7. Don’t: Assume that no news is good news
Here’s a trap that you can fall into once you’ve had your monitoring in place for a while. You can start to assume that no news is good news.
Now, this may sound weird. Because the fact is that, in short bursts, no news is good news. And while no news is also theoretically good news over the long haul, there’s a serious caveat there. Systems will have problems. It’s not realistic to expect to have no issues for weeks or months.
So if you find that weeks or months have gone by, and you haven’t heard a peep from your alerting scheme, you should become wary. You should start to suspect that there is at least one problem, and that problem is whether your monitoring software is on and properly configured.
Going back to the previous car analogy, imagine driving your car for months or years and never receiving any feedback. No check-engine, no windshield washer fluid indicator, no low gas light. Would you assume that your car was some kind of magic car, or would you think that perhaps the warning light system was broken?
So it goes with your server monitoring software.
8. Do: Enhance your server monitoring with good operations practices
Server monitoring is a powerful tool in your arsenal, but it’s not enough all by itself. It can tell you if your microservice has just started kicking out tons of error messages or if something is spiking the CPU. But it’s not going to dive in and tell you what, why, and how to fix it. You’re still going to need human intervention for that.
So make sure you’re doing everything you can to make troubleshooting easier. Use structured logging everywhere you can to ensure that you can easily search and make sense of relevant logs. Instrument your application so that you can automatically flip over to debug mode when metrics start to indicate an unhealthy server. Anything you can do to surface more information and make that information accessible will help tremendously.
9. Don’t: Use overly simple metrics
Last up, consider what I’ll call the metrics trap. Don’t let yourself be fooled by overly simplified server metrics. To clarify what I mean, I’ll use a simple hypothetical example.
Let’s say that you had a public facing API that processed some computationally intense requests, and you wanted to ensure that it was doing its part to provide a good user experience. Ideally, you’d like it to process its requests in less than a second, and it’s worth alerting you if the average processing time becomes more than three seconds. So you setup an alert accordingly.
Now, let’s say that in production, the API actually does really well most of the time. For 90 of the first 100 requests coming in, it processes them in 0.5 seconds each. That’s great! But, for the other 10 requests, it takes 20 seconds each. This situation still results in an average processing time of 2.45 seconds, even though 10% of your users are having an absolutely atrocious experience.
This is a hypothetical, so I can’t really give you an exact right answer. But what I can do is tell you to avoid oversimplifying with something like a simple average. Make sure you’re really thinking through your alerting conditions and everything that would constitute unacceptable performance.
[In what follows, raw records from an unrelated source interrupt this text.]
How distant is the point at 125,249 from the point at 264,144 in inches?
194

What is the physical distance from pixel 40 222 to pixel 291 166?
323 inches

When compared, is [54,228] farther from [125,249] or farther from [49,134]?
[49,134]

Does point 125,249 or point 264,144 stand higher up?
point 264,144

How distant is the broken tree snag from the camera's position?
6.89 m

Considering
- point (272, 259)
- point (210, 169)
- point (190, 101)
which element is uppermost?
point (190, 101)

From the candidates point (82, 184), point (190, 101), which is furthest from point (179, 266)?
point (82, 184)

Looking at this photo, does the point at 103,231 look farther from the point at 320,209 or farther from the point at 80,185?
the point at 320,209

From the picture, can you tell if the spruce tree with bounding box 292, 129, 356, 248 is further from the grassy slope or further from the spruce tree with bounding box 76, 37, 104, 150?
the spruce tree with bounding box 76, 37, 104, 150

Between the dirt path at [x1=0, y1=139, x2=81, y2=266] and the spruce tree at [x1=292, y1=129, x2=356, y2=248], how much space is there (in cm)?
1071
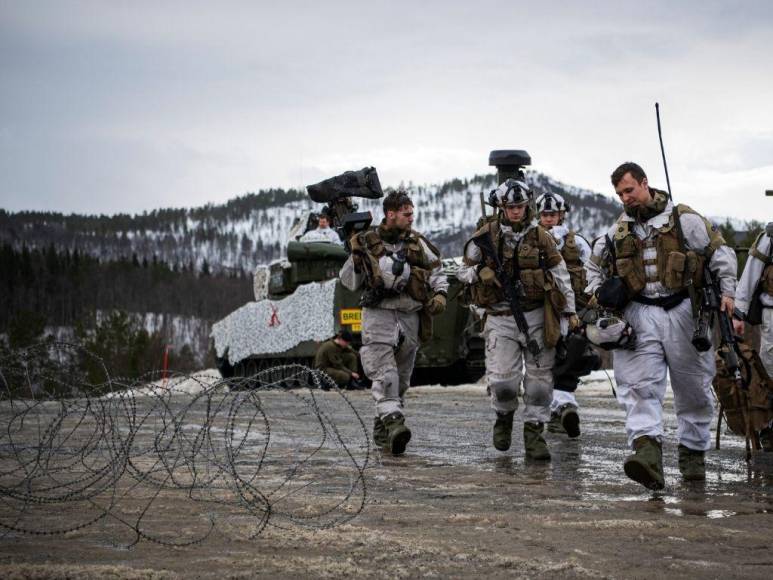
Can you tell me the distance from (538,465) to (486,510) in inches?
86.9

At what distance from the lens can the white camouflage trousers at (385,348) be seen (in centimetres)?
883

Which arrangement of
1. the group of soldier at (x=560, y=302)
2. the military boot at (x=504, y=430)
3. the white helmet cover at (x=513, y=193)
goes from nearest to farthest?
the group of soldier at (x=560, y=302) < the white helmet cover at (x=513, y=193) < the military boot at (x=504, y=430)

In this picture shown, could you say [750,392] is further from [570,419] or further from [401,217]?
[401,217]

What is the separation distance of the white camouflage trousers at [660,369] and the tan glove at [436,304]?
2.22m

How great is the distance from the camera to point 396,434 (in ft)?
27.9

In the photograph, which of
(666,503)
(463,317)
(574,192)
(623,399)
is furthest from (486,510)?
(574,192)

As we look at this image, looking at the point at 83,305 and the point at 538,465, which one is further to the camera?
the point at 83,305

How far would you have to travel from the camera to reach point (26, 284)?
109688 mm

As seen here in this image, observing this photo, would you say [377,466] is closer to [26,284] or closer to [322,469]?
[322,469]

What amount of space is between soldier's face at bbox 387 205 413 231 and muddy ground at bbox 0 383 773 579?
6.15 feet

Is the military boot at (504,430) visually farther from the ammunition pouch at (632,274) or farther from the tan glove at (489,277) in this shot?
the ammunition pouch at (632,274)

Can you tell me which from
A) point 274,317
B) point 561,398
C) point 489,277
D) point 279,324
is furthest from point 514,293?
point 274,317

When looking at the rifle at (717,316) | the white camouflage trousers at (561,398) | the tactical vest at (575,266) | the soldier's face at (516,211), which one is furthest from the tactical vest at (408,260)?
the rifle at (717,316)

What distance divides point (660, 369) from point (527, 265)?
5.67 ft
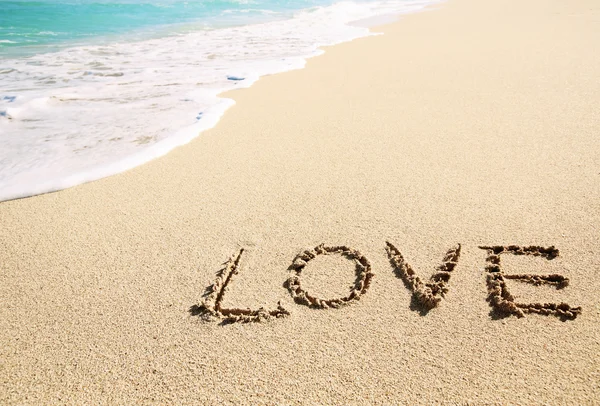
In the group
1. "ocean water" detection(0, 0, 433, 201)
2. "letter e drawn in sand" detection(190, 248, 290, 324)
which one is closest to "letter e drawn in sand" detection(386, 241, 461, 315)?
"letter e drawn in sand" detection(190, 248, 290, 324)

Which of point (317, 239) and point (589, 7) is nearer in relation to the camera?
point (317, 239)

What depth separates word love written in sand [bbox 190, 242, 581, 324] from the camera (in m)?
1.65

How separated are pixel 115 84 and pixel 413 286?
5.50m

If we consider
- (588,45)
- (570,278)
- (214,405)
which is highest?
(588,45)

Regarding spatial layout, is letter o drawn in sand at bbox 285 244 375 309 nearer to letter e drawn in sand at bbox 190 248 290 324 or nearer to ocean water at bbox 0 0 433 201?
letter e drawn in sand at bbox 190 248 290 324

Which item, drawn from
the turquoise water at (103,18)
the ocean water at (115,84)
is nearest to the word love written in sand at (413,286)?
the ocean water at (115,84)

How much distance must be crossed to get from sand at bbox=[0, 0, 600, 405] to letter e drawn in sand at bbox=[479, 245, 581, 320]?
26mm

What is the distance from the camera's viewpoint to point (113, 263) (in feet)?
6.75

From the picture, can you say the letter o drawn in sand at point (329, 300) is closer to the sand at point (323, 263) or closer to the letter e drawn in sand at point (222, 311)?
the sand at point (323, 263)

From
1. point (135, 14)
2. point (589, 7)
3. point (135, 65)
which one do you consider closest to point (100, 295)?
point (135, 65)

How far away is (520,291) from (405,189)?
0.94 meters

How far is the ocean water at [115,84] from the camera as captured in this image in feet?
10.9

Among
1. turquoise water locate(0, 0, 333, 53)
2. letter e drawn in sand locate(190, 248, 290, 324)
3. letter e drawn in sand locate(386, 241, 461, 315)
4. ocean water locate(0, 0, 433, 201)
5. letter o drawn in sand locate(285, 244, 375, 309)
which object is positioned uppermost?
turquoise water locate(0, 0, 333, 53)

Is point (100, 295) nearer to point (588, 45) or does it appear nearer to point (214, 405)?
point (214, 405)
Get started with server monitoring ASAP
All of these best practices will definitely make your life easier as you implement server monitoring, whether you’re monitoring a physical machine, an operating system, [your web app] (https://en.wikipedia.org/wiki/Website_monitoring), or all of the above. And to do that, you have a variety of server monitoring tools from which to choose.
APM is the best tool to monitor server health, as they give teams visibility into problems. With Raygun’s APM tool, you can drill down into the line of code, function, database, or API call that causes a problem.
A decade ago, I could sort of get away with being the last to know about an outage. In this day and age, you definitely cannot, so make sure that this doesn’t happen to you.